## START RECORDS TO USE
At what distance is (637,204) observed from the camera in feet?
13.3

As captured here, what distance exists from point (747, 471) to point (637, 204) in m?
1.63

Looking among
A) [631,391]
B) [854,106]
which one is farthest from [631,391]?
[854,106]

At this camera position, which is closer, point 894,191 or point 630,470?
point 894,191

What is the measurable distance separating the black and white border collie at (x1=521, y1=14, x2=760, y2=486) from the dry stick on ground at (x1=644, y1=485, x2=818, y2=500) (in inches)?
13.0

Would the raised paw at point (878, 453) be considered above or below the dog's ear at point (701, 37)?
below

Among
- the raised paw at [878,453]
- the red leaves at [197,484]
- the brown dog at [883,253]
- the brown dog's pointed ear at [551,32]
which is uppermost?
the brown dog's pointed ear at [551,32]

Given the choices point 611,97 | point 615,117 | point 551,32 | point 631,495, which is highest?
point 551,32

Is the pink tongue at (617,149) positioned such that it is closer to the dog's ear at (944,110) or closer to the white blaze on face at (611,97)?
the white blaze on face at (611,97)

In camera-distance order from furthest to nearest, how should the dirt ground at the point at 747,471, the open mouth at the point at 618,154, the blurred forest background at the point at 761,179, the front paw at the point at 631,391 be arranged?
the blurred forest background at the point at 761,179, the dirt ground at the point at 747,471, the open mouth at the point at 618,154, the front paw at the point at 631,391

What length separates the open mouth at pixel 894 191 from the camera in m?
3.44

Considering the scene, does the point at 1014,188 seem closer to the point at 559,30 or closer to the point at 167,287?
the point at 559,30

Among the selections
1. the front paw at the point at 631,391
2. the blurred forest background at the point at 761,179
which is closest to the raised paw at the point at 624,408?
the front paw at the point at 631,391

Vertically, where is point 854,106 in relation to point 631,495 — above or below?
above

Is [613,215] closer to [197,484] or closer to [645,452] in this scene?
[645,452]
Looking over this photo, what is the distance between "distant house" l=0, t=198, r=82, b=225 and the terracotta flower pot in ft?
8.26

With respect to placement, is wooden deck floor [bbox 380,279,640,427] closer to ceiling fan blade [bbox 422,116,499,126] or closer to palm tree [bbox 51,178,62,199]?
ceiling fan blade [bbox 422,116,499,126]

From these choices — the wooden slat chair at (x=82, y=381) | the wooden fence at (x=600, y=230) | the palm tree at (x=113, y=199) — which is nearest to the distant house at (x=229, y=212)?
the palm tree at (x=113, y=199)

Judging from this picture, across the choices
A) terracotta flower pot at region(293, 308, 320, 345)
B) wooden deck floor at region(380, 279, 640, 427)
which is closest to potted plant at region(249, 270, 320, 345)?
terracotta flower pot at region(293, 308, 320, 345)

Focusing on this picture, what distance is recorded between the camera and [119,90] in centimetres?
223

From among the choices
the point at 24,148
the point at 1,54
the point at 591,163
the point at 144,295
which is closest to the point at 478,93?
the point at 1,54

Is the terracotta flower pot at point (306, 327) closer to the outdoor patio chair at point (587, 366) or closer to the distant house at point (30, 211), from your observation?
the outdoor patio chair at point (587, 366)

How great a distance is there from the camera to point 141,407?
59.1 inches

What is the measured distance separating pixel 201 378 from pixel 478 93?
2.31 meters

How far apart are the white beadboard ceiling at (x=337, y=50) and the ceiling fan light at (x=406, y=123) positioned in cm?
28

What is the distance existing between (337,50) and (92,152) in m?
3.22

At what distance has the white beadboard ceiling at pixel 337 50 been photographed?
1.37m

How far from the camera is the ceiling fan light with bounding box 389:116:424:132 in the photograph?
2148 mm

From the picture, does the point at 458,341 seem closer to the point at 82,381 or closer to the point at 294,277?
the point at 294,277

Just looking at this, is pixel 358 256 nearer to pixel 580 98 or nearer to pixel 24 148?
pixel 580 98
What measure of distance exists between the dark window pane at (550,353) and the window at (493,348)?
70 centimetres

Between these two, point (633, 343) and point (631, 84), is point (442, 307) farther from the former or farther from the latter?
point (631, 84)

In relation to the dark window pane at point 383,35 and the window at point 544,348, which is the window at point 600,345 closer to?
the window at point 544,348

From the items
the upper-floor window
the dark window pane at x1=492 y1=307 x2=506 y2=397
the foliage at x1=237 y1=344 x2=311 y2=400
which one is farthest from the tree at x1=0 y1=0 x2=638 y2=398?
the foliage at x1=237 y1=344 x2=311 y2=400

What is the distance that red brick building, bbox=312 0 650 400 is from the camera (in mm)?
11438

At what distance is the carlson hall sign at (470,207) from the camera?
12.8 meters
## END RECORDS TO USE
Rewrite all the rows above, swapping "raised paw" for "lifted paw" wherever it occurs and keeping everything else the same.

At what distance is (637,204) observed from the camera in feet?
13.3

As captured here, what distance exists from point (747, 471) to point (637, 204) in m?
1.63

Looking among
A) [631,391]
B) [854,106]
which one is farthest from [631,391]?
[854,106]

At this camera position, which is closer, point 894,191 or point 630,470?
point 894,191

What is the measurable distance separating the black and white border collie at (x1=521, y1=14, x2=760, y2=486) from the dry stick on ground at (x1=644, y1=485, x2=818, y2=500) (in inches)?
13.0

Would the lifted paw at point (878, 453) be considered above or below the dog's ear at point (701, 37)?
below

Among
- the lifted paw at [878,453]
- the red leaves at [197,484]
- the brown dog at [883,253]
- the brown dog's pointed ear at [551,32]
which is uppermost?
the brown dog's pointed ear at [551,32]

Given the choices point 611,97 | point 615,117 | point 551,32 | point 631,495, which is highest?
point 551,32

Is the pink tongue at (617,149) positioned such that it is closer to the dog's ear at (944,110) or closer to the white blaze on face at (611,97)?
the white blaze on face at (611,97)

In camera-distance order from furthest to nearest, how should the dirt ground at the point at 747,471, the open mouth at the point at 618,154, the blurred forest background at the point at 761,179, the front paw at the point at 631,391 be arranged?
the blurred forest background at the point at 761,179, the dirt ground at the point at 747,471, the open mouth at the point at 618,154, the front paw at the point at 631,391

What length separates the open mouth at pixel 894 191 from the camera in m?
3.44

Considering the scene, does the point at 1014,188 seem closer to the point at 559,30 or closer to the point at 167,287?
the point at 559,30

Among the selections
1. the front paw at the point at 631,391
2. the blurred forest background at the point at 761,179
which is closest to the lifted paw at the point at 624,408?
the front paw at the point at 631,391

Vertically, where is point 854,106 in relation to point 631,495 — above or below?
above

Is [613,215] closer to [197,484] or closer to [645,452] in this scene?
[645,452]
Looking over this photo, what is the distance between "distant house" l=0, t=198, r=82, b=225 and the terracotta flower pot in ft?
8.26

With respect to placement, is wooden deck floor [bbox 380,279,640,427] closer to ceiling fan blade [bbox 422,116,499,126] or closer to palm tree [bbox 51,178,62,199]?
ceiling fan blade [bbox 422,116,499,126]

From these choices — the wooden slat chair at (x=82, y=381) | the wooden fence at (x=600, y=230) | the palm tree at (x=113, y=199) — which is nearest to the distant house at (x=229, y=212)?
the palm tree at (x=113, y=199)

Judging from this picture, across the choices
A) terracotta flower pot at region(293, 308, 320, 345)
B) wooden deck floor at region(380, 279, 640, 427)
which is closest to potted plant at region(249, 270, 320, 345)?
terracotta flower pot at region(293, 308, 320, 345)

Focusing on this picture, what distance is recorded between the camera and [119,90] in centimetres?
223

From among the choices
the point at 24,148
the point at 1,54
the point at 591,163
the point at 144,295
which is closest to the point at 478,93?
the point at 1,54

Is the terracotta flower pot at point (306, 327) closer to the outdoor patio chair at point (587, 366) or closer to the distant house at point (30, 211), from your observation?
the outdoor patio chair at point (587, 366)

How great a distance is there from the camera to point 141,407?
59.1 inches

What is the measured distance separating pixel 201 378 from pixel 478 93?
2.31 meters

How far apart are the white beadboard ceiling at (x=337, y=50) and the ceiling fan light at (x=406, y=123) positioned in cm?
28

What is the distance existing between (337,50) and (92,152) in m?
3.22

At what distance has the white beadboard ceiling at pixel 337 50 been photographed?
1.37m

How far from the camera is the ceiling fan light with bounding box 389:116:424:132 in the photograph?
2148 mm

From the picture, does the point at 458,341 seem closer to the point at 82,381 or closer to the point at 294,277?
the point at 294,277

Just looking at this, is pixel 358 256 nearer to pixel 580 98 or nearer to pixel 24 148?
pixel 580 98
What measure of distance exists between the dark window pane at (550,353) and the window at (493,348)?
70 centimetres

Between these two, point (633, 343) and point (631, 84), is point (442, 307) farther from the former or farther from the latter?
point (631, 84)

In relation to the dark window pane at point 383,35 and the window at point 544,348, which is the window at point 600,345 closer to?
the window at point 544,348

From the items
the upper-floor window
the dark window pane at x1=492 y1=307 x2=506 y2=397
the foliage at x1=237 y1=344 x2=311 y2=400
which one is farthest from the tree at x1=0 y1=0 x2=638 y2=398?
the foliage at x1=237 y1=344 x2=311 y2=400

What is the distance that red brick building, bbox=312 0 650 400 is from the camera (in mm)?
11438

At what distance is the carlson hall sign at (470,207) from the camera?
12.8 meters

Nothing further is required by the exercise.